Raw records:

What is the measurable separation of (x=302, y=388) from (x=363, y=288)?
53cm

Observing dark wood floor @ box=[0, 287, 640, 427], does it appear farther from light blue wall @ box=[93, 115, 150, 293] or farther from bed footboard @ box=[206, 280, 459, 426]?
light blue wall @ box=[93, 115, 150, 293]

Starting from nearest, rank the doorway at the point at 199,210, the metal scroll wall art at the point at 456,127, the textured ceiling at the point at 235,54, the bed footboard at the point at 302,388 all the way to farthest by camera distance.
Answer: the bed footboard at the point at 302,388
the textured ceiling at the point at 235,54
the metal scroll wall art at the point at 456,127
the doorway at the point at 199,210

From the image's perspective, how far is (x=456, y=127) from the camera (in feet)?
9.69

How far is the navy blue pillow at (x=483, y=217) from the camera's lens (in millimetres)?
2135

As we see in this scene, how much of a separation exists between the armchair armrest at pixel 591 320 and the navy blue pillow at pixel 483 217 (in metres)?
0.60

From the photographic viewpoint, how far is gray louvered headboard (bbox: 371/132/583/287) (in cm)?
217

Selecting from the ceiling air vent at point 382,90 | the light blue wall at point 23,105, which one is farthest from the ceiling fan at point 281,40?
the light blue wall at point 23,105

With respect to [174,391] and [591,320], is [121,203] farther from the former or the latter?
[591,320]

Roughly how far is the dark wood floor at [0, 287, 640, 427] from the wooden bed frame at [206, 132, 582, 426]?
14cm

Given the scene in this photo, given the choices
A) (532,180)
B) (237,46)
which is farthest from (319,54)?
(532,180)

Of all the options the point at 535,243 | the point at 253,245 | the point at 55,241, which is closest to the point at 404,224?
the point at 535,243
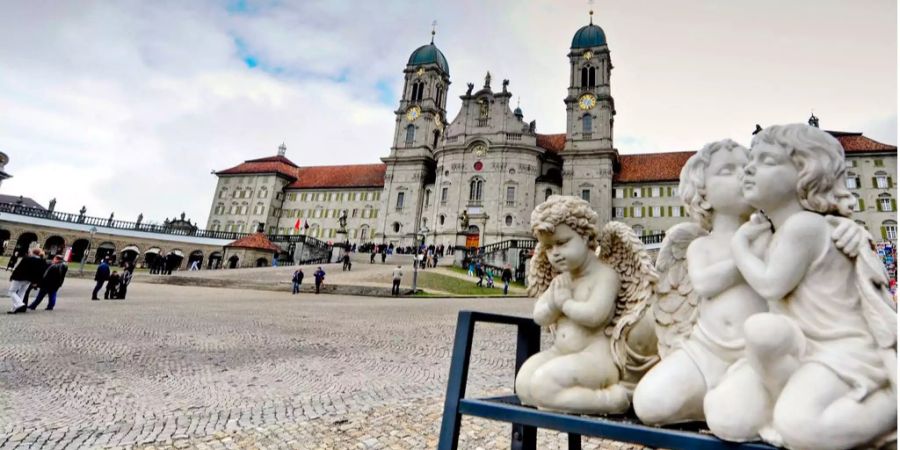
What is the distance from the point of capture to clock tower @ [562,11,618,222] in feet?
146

---

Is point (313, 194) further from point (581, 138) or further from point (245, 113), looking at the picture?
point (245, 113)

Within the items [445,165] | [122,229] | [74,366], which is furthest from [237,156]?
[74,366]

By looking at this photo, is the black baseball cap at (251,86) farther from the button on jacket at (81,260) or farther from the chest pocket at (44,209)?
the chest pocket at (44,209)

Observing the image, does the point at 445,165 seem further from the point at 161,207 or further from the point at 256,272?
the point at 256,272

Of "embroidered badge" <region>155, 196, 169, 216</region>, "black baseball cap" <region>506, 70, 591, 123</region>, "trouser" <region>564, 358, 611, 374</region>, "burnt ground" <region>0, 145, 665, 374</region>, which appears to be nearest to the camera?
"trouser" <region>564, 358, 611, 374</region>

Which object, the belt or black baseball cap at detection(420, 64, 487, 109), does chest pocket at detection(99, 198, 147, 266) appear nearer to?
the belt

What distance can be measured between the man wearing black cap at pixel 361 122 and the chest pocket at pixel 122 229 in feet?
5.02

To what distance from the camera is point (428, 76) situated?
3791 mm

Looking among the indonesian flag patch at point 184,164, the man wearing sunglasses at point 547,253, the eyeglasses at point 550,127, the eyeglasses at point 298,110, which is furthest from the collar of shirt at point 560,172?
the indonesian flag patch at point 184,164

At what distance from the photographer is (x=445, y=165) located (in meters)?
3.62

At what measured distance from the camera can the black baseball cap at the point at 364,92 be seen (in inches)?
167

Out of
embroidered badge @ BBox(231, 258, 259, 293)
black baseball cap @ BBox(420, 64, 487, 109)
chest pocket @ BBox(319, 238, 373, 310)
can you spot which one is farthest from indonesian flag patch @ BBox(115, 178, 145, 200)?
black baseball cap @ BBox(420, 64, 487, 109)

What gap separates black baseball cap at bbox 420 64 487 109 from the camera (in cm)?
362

Instructions for the task: Which lines in the records above contain the string "trouser", with case counting? Copy out every such line.

Answer:
Of "embroidered badge" <region>155, 196, 169, 216</region>, "black baseball cap" <region>506, 70, 591, 123</region>, "trouser" <region>564, 358, 611, 374</region>, "burnt ground" <region>0, 145, 665, 374</region>, which appears to be nearest to the camera?
"trouser" <region>564, 358, 611, 374</region>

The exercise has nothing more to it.